The place was packed, the press conference was enormous, there was tremendous support all across the country,
people were very-very happy, I was getting texts and emails the whole day from people from all across the country.
- They instructed the federal government to use their
existing legislation section 56 to issue the permit to InSite.
- Although we are disappointed with the supreme court of Canada's decision today, we will comply..
- That was a huge victory. The fight in the court has actually improved
the public opinion of harm reduction throughout the whole country.
The harder the federal government fought, the more publicity we all got for InSite,
the more understanding the public had about what InSite was.
When the decision came down it was unanimous across the country,
The editorials and the newspapers were unanimous saying, you know, this is the right decision.
- As a doctor who worked in this facility for two years, I was absolutely delighted,
by the unanimous 9 to nothing decision of the Canadian supreme court.
I wish I could be happier about it, though.
Because what they didn't establish is the right of other people to open up similar facilities.
- The public discussion has started in Toronto, in Ottowa, in Victoria, BC
within a week or two of the decision, the Quebec Minister of Health announced,
that he will be asking to non-governmental organizations
to submit proposals for supervising injection sites in Quebec.
- I am really thrilled about the court ruling that happened recently that will allow us to stay open.
That will allow us to keep doing what we do and perhaps innovate.

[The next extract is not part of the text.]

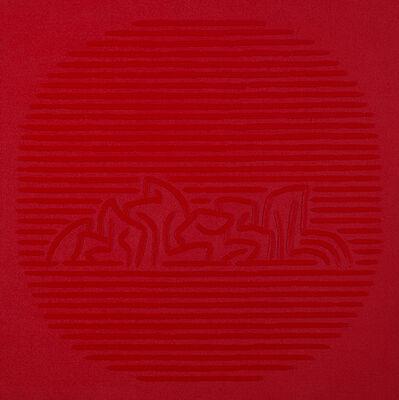 Shen Fan, 'ShanShui-C-06', 2009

- On the streets you will see a lot of people smoking crack,
we can't take crack smokers in here because we don't have another exemption
that is required from the federal government in order to allow people to smoke crack ***.
We have built the ventillation system,
We have submitted the request to the federal government.
We also need more InSites, we are so maxed out in terms of volume here that
there are people that leave because they cannot wait.
Right now, everything people bring in, they bring in from the street and it could be cut and mixed with anything that
is potentional lethal and kill you,
so we would like to be able to give people a safe supply of heroine,
we have done heroine trials, we know they work and are safer for people.
- When the international narcotics control board released it's annual report,
shortly after insite opened, it called on Canada to close this facility and said that it actually
was in violation of the international drug control treaties.
However, a report released by the Canadian ***/AIDS legal network
reveals that that's not actually true at all, these facilities can legally operate within the international drug control treaty system.
- I think that we are just on the cusp of fairly, I hope dramatic social changes in drug policy
where we start to realise, and in 30 years we look back and say,
why did we ever think it was acceptable that we did that to people who were sick.
who have this horrendous livese, who are just really decent human beings but really-really struggling.
and we make it harder and harder and harder for them to change.
- It's not about saying it's okay or promoting you to use drugs
it's about the safety and
you know, and yeah, it's just saving lives. It's a lot.
Gives you a chance, right? At life. Thank you.